[-empyre-] visualization as the new language of theory

davin heckman davinheckman at gmail.com
Fri Feb 5 04:41:12 EST 2010


Having seen Lev Manovich's presentation at DAC, I am dazzled by the
strong potential of cultural analytics.  I have been doing the
pauper's version of this for years, telling some of my more dedicated
visual culture students: head to the library, grab a stack of bound
periodicals (or one of the various design annuals) and flip through
them manually, after looking at twenty years, you will see a
progression.  Shifts in palette, layout, font.  What this enhanced
method allows is for a person to do the same thing, except with a
certain layer of abstraction imposed by larger quantities, and without
the distraction of overt content.  The strength of this method, as I
see it, is not in the conclusive nature of such analysis, but in the
support that it offers for certain types of thinking about visual
culture.  For instance, you would not be able to point to particular
changes in rhetoric and narrative, but at points of radical shifts in
visual composition, you could go back and see if the visual shifts
correspond with shifts in ways of thinking/speaking.
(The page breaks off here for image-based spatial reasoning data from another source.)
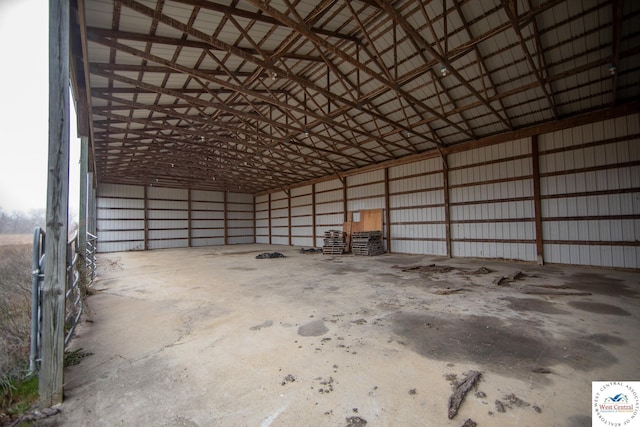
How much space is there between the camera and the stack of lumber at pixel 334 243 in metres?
15.8

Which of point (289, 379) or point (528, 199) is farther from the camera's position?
point (528, 199)

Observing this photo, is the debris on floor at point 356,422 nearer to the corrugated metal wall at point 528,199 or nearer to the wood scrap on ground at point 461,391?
the wood scrap on ground at point 461,391

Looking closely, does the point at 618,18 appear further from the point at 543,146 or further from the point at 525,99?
the point at 543,146

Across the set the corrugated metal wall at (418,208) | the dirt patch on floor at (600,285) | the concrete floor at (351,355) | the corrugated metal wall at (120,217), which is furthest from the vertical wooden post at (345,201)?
the corrugated metal wall at (120,217)

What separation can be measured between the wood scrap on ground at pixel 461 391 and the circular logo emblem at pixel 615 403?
2.89ft

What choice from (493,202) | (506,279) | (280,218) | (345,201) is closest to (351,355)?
(506,279)

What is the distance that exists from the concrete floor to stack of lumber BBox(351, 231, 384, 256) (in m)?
7.72

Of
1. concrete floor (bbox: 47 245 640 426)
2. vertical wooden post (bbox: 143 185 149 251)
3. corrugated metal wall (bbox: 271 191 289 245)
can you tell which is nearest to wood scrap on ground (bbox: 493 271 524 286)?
concrete floor (bbox: 47 245 640 426)

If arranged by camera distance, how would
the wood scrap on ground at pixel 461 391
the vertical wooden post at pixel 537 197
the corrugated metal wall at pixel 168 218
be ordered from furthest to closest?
the corrugated metal wall at pixel 168 218, the vertical wooden post at pixel 537 197, the wood scrap on ground at pixel 461 391

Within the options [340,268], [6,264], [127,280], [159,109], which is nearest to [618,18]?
[340,268]

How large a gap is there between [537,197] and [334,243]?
9.67 metres

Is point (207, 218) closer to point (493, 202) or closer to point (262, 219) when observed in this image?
point (262, 219)

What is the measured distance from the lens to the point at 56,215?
2619mm

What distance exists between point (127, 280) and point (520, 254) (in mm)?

A particularly interesting case study, I imagine, would be to look at
cinematic imagery across the period in which CGI is introduced.  While
digital effects strive for a certain continuity with the visual
register of the remainder of the film (for instance, the Matrix, for
all its animation, works hard to keep its animated sequences
consistent with the live action sequences), it would be interesting to
see how the introduction of this technology transforms the overall
character of live action.  In other words, will our conception of
reality become cartoonish?  I would speculate that the tendency with
representational innovation moves along the same path as technological
innovation in general.  It begins with a few eccentric, paradigm
shifting examples, but then as the technology is universally adopted,
it is moderated by a strong reactionary tendency, and the process of
change happens more slowly from this point out.  (I don't know if this
model of change is specific to consumer cultures and the need to
maintain profitability in the face of revolutionary change).  Using
these sort of macroscopic views would help us understand these
phenomena better, provided they are constantly recirculated through
various critical approaches.  In other words, they can alert us to
shifts, but cannot interpret those shifts.

A second interesting relationship would be to map the effectiveness of
culture industries in initiating shifts in popular taste.  For
instance, it is a common practice for clothing designers to decide
which color schemes will be in style for a given season.  The new
color scheme must at once depart significantly from previous regimes
(to ensure more purchasing), to be internally coherent (so that this
year's styles will function at sufficient scale to be profitable), to
be distinct from competing brands, and to be desirable to their
clientele.  It would be interesting to study the epidemiology of
"subdued colors" or "clashing juxtapositions."  (Although you run a
real risk of teaching people how to sell crap more effectively....
so, I suppose any knowledge generated by this method should be married
to wisdom of some sort.).

What I would hope to see emerge out of the long range use of cultural
analytics is a more robust critique of the various analytical
processes themselves.  If cultural studies scholars learn how to use
and interpret these studies, we have opened the back door to a more
fully developed study of an emerging force in the culture at large.
Where we find problems with cultural analytics, we will also find
problems with the various other data-mining projects that are being
used to predict and manipulate human behavior without concern for
humanistic questions (rather, the description of people's shopping
habits, for example, is being used as an explanation for human
behavior....  Detroit makes SUVs because people buy SUVs.).

Finally, I have to admire the openness with which this work is being
shared.  I simply do not have the resources or technical support to
have supercomputers do this work.  And the fact that someone is doing
it in the spirit of the University, from a humanistic perspective,
means that this type of study is not totally monopolized by military
and corporate institutions.  It is, in the end, a scary form of
knowledge both for what it can reveal about human behavior AND for its
general inaccessibility.  But, it is knowledge, nonetheless.